::: LISTED RECORDS :::

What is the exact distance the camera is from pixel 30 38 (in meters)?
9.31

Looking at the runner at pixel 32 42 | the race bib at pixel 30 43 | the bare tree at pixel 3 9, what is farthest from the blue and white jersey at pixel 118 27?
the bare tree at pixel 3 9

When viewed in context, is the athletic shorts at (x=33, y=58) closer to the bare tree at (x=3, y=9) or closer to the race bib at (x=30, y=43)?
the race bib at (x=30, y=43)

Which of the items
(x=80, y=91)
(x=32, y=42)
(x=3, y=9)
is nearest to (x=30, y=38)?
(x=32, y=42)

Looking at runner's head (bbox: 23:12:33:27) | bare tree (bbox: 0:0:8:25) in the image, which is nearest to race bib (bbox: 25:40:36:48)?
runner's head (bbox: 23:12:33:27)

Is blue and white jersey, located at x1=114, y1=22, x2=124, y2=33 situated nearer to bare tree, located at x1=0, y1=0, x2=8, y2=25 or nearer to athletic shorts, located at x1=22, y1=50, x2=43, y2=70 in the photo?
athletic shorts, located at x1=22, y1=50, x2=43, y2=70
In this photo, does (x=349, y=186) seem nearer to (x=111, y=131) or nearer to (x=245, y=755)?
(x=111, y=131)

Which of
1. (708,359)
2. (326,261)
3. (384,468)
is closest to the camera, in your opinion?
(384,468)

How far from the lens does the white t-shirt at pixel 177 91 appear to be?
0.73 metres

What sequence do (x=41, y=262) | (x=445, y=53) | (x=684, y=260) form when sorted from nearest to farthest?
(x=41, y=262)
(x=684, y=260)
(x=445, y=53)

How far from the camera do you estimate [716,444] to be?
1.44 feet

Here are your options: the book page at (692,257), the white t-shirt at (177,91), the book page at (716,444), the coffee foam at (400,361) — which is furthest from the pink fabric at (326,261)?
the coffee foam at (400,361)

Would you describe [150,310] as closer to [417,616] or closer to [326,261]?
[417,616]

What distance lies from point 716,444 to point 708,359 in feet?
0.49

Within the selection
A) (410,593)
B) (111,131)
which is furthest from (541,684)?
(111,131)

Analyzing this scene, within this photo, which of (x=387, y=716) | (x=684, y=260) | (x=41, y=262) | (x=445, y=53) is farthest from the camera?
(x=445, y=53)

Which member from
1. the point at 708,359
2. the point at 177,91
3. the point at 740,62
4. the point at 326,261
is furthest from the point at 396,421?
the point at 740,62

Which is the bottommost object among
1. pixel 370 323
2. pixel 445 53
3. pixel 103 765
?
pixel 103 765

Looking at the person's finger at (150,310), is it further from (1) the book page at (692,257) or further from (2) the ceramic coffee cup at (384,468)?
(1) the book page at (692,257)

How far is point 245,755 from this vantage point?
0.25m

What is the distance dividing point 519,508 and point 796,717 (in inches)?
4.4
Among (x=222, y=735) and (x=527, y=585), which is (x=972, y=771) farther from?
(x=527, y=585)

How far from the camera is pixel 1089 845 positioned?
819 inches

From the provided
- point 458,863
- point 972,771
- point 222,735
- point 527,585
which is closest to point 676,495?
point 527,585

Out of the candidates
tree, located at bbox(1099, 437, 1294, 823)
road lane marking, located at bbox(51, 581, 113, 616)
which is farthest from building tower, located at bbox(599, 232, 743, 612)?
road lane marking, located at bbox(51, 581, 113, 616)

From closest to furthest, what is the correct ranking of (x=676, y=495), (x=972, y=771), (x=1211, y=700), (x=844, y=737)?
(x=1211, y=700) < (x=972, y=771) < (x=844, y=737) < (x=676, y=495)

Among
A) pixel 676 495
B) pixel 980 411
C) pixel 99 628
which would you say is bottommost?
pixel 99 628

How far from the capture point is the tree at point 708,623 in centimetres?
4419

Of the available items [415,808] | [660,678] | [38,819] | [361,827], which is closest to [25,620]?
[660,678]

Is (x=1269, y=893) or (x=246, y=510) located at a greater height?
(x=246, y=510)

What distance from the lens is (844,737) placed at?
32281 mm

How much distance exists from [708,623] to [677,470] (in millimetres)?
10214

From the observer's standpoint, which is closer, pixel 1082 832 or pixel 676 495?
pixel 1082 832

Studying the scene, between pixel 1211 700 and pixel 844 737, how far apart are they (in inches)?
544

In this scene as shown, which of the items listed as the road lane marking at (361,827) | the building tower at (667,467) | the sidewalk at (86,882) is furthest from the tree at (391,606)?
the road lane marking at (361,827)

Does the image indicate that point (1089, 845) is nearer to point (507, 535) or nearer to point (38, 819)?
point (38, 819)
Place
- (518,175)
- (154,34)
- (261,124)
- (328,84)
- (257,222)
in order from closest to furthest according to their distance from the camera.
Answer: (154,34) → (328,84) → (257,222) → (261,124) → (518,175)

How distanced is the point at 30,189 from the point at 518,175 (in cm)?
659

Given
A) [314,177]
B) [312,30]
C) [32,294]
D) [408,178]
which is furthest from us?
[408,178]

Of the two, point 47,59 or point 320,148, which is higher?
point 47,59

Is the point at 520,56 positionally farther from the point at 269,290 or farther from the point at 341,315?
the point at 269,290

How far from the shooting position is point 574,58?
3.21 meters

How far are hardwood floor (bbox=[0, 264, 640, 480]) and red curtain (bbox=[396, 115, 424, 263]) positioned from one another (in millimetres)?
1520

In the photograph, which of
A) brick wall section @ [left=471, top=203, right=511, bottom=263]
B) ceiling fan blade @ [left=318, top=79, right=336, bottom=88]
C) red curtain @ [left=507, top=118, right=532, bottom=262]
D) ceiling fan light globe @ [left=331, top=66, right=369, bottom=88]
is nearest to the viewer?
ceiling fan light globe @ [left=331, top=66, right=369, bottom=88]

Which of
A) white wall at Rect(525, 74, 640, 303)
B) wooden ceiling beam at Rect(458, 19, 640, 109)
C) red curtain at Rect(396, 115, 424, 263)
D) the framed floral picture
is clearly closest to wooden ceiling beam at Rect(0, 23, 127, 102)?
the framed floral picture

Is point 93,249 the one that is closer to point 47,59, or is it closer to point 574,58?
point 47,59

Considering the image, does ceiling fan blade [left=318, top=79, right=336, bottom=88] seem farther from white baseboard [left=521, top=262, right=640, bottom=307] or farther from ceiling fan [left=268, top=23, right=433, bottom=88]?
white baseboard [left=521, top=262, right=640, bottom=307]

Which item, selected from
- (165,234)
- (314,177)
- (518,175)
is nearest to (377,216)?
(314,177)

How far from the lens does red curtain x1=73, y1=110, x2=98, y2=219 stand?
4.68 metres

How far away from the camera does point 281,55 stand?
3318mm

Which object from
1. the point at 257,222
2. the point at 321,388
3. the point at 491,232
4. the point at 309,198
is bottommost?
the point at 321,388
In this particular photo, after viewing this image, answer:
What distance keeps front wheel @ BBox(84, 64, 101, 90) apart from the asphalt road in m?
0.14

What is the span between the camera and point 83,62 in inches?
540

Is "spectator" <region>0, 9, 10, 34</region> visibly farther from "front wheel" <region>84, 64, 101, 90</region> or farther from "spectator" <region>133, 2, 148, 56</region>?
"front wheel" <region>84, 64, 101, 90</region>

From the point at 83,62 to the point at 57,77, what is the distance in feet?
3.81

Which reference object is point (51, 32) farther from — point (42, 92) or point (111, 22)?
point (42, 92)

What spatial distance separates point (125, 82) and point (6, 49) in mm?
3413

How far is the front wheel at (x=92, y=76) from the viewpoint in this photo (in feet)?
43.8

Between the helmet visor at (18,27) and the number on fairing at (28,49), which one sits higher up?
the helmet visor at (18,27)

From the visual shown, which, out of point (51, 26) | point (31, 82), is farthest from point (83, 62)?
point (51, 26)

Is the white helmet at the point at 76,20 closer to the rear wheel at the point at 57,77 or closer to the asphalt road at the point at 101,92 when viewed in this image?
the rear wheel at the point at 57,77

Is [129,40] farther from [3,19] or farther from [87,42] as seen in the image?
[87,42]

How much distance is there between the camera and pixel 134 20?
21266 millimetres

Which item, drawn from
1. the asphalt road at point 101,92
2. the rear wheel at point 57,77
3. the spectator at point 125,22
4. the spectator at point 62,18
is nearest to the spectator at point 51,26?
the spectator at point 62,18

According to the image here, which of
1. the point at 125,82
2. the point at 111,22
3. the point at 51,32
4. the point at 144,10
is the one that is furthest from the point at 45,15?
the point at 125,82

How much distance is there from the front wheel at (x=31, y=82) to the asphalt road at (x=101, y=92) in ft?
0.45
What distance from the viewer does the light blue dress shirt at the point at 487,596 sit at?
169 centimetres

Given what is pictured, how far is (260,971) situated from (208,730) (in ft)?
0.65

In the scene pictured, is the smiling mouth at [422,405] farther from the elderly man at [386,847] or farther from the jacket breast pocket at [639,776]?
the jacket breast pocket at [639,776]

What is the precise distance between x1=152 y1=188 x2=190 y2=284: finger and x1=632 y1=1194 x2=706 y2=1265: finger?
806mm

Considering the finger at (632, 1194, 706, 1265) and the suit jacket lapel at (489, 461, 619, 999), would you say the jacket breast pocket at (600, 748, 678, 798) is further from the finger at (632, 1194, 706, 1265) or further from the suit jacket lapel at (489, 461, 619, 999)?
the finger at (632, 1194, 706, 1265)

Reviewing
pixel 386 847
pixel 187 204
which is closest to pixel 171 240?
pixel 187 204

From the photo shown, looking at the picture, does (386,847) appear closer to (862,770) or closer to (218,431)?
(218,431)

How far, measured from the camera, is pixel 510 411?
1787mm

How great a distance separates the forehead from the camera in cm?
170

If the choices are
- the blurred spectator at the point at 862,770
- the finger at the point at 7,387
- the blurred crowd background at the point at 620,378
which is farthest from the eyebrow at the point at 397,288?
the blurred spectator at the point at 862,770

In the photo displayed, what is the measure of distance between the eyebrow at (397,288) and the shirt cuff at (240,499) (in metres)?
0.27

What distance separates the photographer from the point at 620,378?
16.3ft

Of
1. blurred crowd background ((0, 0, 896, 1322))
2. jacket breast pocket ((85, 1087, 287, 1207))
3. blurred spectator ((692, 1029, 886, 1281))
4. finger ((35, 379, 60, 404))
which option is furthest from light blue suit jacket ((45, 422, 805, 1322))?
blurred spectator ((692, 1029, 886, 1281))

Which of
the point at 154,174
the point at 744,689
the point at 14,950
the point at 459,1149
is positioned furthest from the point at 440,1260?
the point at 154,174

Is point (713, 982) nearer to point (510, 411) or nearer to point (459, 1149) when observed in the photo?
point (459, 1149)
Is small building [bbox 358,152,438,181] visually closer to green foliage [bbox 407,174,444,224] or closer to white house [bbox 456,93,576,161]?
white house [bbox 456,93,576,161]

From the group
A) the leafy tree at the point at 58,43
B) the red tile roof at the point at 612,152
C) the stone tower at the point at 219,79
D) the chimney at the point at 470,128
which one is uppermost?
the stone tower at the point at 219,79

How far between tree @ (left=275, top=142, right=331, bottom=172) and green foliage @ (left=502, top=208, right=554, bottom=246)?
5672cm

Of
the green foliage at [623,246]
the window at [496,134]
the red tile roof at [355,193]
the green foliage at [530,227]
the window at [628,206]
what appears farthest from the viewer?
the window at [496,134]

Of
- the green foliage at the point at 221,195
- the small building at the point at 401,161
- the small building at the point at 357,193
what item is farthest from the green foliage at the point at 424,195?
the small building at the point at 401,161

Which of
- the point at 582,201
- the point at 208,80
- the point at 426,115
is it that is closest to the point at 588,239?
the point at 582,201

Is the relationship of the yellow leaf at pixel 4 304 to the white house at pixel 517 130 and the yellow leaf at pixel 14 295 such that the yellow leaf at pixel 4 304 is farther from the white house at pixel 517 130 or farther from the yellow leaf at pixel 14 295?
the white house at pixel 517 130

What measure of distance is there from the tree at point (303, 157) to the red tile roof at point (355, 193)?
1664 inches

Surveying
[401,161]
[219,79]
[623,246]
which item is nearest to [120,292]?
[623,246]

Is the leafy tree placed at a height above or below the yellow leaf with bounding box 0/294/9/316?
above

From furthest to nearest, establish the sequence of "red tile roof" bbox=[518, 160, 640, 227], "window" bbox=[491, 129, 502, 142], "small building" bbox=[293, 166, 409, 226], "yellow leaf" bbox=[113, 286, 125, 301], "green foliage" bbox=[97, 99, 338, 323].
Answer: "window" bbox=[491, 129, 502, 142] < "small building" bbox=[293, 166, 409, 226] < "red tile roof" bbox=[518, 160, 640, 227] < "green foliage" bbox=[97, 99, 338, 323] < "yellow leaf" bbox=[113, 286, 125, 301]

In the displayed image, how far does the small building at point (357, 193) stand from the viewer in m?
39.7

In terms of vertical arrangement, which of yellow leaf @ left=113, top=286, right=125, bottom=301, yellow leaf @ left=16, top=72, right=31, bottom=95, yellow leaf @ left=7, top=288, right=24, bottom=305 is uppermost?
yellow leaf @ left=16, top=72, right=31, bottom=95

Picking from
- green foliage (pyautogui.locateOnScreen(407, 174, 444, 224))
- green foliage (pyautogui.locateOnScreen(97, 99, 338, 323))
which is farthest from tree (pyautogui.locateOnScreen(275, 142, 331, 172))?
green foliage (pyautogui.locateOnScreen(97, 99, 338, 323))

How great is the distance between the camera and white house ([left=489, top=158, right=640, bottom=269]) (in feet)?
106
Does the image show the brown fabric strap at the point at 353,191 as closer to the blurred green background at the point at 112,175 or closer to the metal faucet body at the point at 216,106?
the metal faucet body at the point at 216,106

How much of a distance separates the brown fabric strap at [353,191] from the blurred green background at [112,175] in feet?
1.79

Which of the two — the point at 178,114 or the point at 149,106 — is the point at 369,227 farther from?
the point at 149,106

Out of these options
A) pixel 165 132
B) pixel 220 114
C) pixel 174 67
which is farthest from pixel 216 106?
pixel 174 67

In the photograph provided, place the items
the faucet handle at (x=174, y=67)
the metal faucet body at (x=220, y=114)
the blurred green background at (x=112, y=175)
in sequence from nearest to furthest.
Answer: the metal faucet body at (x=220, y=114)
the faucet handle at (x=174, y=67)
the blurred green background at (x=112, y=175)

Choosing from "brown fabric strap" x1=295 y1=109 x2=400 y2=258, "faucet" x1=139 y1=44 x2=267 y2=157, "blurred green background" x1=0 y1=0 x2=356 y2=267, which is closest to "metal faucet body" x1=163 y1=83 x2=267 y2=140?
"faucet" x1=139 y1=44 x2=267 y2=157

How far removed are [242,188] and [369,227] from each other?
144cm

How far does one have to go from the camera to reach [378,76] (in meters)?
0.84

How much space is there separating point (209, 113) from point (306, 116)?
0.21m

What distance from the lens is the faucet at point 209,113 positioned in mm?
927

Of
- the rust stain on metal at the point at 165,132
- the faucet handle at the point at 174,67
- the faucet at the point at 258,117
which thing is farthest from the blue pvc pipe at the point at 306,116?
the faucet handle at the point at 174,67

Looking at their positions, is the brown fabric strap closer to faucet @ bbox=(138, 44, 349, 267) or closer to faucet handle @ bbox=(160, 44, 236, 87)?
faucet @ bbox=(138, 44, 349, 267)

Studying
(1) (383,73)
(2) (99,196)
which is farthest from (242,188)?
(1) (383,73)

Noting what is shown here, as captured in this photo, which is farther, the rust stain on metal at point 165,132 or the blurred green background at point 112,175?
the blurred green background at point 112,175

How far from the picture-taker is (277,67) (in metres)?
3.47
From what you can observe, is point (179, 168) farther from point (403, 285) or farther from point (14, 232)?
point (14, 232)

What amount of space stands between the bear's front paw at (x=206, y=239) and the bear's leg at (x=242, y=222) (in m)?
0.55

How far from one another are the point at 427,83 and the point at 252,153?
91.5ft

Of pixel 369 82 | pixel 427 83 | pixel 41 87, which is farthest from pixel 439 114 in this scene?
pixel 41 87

:::

WORK TO BE COMPLETED> Output, unchanged, the lines from the line with "How far from the picture-taker" through the final line of the material.

SOLUTION TO THIS PROBLEM>
How far from the picture-taker is (277,67) (in metres)?
3.47
From what you can observe, is point (179, 168) farther from point (403, 285) or farther from point (14, 232)?
point (14, 232)

What amount of space stands between the bear's front paw at (x=206, y=239) and the bear's leg at (x=242, y=222) (in m)?
0.55

How far from one another are the point at 427,83 and the point at 252,153?
91.5ft

Of pixel 369 82 | pixel 427 83 | pixel 41 87, which is farthest from pixel 439 114 in this scene?
pixel 41 87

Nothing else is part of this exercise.